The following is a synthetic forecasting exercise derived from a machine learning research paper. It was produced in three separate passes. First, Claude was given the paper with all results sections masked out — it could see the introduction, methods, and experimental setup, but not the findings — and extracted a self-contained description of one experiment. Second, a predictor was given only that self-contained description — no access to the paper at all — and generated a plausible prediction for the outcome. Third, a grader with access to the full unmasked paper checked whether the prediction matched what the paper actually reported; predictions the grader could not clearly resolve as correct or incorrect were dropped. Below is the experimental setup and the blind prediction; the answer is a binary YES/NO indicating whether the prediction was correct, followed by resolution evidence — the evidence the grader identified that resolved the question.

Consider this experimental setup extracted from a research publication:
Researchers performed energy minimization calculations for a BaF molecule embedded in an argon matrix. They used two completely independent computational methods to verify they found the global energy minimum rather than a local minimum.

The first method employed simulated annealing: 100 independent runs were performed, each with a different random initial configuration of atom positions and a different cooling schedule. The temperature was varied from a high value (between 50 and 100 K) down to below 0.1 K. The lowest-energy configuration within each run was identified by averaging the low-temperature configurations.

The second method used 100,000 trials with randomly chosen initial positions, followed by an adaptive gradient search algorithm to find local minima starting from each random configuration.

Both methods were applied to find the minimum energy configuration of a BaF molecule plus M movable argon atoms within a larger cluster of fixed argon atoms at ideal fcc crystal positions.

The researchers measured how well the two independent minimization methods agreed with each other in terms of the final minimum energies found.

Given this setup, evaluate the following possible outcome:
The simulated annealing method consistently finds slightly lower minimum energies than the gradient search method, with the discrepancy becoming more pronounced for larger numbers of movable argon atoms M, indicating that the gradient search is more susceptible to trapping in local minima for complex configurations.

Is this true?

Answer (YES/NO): NO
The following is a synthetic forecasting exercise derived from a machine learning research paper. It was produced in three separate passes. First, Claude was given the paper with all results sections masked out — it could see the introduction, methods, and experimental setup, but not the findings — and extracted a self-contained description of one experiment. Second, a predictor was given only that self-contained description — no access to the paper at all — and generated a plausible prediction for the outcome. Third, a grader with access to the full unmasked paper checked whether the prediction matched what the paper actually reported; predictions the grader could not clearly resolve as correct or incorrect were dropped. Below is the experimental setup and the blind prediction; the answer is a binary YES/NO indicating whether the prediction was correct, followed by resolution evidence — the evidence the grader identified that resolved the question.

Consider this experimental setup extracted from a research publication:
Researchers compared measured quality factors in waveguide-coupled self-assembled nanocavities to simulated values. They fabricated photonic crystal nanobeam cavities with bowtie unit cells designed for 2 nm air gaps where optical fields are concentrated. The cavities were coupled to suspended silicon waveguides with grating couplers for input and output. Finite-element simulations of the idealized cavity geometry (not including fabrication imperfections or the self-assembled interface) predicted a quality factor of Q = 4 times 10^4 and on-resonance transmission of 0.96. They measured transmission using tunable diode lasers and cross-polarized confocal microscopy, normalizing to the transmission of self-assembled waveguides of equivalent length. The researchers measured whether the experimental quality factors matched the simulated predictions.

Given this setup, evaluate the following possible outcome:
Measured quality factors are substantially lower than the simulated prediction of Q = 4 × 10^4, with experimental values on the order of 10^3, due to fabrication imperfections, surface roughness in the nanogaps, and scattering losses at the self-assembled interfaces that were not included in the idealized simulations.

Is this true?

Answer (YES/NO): NO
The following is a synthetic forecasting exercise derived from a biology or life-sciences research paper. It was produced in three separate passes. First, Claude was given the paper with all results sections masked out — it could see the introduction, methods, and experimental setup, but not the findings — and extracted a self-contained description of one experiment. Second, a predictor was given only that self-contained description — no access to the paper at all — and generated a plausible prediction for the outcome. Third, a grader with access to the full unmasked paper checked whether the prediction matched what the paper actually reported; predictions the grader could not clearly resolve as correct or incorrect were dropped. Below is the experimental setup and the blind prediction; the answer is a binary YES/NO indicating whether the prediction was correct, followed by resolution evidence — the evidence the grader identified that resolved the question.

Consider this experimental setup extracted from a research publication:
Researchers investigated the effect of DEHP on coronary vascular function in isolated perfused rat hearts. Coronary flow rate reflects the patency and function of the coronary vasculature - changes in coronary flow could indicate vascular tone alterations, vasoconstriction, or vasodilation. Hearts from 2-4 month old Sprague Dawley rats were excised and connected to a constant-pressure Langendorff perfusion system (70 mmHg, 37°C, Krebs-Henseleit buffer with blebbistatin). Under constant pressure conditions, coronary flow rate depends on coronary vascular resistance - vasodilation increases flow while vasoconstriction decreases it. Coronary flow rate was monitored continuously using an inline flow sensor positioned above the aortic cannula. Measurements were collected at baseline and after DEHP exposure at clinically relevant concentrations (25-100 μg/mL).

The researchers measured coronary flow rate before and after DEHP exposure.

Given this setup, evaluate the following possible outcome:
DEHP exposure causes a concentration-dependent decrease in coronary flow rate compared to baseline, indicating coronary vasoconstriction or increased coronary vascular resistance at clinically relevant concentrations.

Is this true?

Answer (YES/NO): YES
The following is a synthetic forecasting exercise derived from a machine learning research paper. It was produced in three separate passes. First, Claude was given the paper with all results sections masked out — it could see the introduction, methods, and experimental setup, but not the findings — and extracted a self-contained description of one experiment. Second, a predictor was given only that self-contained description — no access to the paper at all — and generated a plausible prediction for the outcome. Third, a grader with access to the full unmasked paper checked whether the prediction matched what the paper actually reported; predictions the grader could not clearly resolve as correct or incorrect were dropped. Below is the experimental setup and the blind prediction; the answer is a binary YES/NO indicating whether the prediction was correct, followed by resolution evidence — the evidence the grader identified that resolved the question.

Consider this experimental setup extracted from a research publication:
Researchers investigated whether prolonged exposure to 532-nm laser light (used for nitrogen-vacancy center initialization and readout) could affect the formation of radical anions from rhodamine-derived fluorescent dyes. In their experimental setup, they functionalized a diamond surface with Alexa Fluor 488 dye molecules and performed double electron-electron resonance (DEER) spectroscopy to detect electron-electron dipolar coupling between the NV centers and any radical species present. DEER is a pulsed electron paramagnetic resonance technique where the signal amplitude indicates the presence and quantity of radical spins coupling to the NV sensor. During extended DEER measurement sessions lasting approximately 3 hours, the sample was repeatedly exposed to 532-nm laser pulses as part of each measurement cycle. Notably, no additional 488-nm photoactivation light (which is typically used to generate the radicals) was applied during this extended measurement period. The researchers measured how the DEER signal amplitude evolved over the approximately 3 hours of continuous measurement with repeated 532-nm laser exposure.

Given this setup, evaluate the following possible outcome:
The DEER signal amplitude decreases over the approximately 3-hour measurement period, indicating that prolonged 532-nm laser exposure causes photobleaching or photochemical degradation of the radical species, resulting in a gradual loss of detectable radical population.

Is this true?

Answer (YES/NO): NO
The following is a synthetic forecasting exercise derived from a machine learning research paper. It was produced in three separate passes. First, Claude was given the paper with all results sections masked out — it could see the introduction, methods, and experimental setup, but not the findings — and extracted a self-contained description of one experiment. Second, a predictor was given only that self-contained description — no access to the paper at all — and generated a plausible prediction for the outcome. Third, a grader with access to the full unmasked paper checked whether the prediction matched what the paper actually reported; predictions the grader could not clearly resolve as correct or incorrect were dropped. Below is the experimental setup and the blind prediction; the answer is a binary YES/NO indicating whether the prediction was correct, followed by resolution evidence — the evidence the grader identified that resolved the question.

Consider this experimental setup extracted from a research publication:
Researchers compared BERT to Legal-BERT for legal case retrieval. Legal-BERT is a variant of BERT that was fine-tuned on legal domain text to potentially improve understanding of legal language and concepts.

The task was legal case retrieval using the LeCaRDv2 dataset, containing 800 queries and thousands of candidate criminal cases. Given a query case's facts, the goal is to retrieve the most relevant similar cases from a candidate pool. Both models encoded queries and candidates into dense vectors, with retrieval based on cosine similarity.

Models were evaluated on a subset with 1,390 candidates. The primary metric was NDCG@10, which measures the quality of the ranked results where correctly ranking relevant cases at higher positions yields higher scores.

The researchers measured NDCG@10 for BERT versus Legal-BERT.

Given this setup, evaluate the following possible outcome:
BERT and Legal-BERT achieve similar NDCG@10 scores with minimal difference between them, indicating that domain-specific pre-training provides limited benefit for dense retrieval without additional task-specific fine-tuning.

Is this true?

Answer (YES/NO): NO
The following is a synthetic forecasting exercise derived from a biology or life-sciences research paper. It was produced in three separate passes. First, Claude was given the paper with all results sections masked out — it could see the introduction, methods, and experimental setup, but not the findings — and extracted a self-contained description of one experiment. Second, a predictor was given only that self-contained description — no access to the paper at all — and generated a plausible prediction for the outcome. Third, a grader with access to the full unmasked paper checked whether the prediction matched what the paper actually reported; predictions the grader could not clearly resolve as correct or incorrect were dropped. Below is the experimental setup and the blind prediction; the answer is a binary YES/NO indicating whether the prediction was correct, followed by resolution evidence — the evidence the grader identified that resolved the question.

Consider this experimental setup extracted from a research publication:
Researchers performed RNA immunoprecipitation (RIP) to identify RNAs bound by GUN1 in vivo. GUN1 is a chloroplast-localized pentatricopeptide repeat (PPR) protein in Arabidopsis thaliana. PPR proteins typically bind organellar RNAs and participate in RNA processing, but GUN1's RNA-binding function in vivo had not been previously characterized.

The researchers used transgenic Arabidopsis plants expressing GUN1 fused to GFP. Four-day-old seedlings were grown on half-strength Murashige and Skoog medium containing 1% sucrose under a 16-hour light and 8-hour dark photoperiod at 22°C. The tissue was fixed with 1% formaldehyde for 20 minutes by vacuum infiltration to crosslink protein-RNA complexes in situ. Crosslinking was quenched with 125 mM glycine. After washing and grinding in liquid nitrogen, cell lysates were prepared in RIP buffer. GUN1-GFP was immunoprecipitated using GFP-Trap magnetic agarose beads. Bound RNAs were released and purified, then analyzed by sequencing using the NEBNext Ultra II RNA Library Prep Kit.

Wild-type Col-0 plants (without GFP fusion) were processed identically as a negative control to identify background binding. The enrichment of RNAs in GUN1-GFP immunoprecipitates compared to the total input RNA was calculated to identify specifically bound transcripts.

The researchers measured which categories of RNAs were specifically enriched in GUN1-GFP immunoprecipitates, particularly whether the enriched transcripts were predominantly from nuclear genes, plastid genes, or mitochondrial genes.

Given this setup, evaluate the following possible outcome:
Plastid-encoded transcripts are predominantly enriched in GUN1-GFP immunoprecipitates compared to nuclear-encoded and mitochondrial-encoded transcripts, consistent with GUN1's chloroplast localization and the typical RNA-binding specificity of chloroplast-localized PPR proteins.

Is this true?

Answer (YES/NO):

» **WORK ITEM**
Please show every line above that includes the word "nuclear".

» **RESPONSE TO THE EXERCISE**
The researchers measured which categories of RNAs were specifically enriched in GUN1-GFP immunoprecipitates, particularly whether the enriched transcripts were predominantly from nuclear genes, plastid genes, or mitochondrial genes.
Plastid-encoded transcripts are predominantly enriched in GUN1-GFP immunoprecipitates compared to nuclear-encoded and mitochondrial-encoded transcripts, consistent with GUN1's chloroplast localization and the typical RNA-binding specificity of chloroplast-localized PPR proteins.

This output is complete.